▶ [Provided material]:
· · · ·
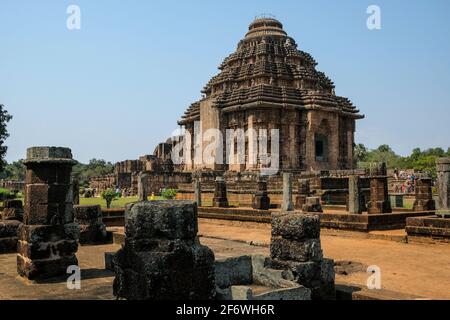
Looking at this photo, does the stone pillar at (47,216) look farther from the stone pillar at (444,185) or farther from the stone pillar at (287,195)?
the stone pillar at (287,195)

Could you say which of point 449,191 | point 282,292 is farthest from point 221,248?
point 449,191

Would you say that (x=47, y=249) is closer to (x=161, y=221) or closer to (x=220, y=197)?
(x=161, y=221)

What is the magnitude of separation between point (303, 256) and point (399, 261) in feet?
13.1

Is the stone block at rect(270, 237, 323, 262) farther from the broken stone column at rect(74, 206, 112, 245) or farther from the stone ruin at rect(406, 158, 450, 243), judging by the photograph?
the stone ruin at rect(406, 158, 450, 243)

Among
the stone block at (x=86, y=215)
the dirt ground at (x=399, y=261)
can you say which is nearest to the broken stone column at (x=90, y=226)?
the stone block at (x=86, y=215)

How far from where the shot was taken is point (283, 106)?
104 feet

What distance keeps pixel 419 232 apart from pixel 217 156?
24609 millimetres

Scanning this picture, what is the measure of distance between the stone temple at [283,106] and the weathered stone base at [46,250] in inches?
1018

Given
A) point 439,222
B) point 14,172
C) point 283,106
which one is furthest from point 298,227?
point 14,172

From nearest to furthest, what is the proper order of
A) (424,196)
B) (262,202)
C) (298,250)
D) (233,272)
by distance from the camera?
(233,272)
(298,250)
(424,196)
(262,202)

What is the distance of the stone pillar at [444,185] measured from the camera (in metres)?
10.7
· · · ·
▶ [Aim of the exercise]: Present the items from the line containing "From nearest to" through the end of the items as a Markdown table with the columns Row and Line, numbering each line and omitting blank lines.

▶ [Reply to the exercise]:
| Row | Line |
|---|---|
| 1 | From nearest to furthest, what is the proper order of |
| 2 | A) (424,196) |
| 3 | B) (262,202) |
| 4 | C) (298,250) |
| 5 | D) (233,272) |
| 6 | by distance from the camera? |
| 7 | (233,272) |
| 8 | (298,250) |
| 9 | (424,196) |
| 10 | (262,202) |
| 11 | What is the distance of the stone pillar at [444,185] measured from the camera (in metres)? |
| 12 | 10.7 |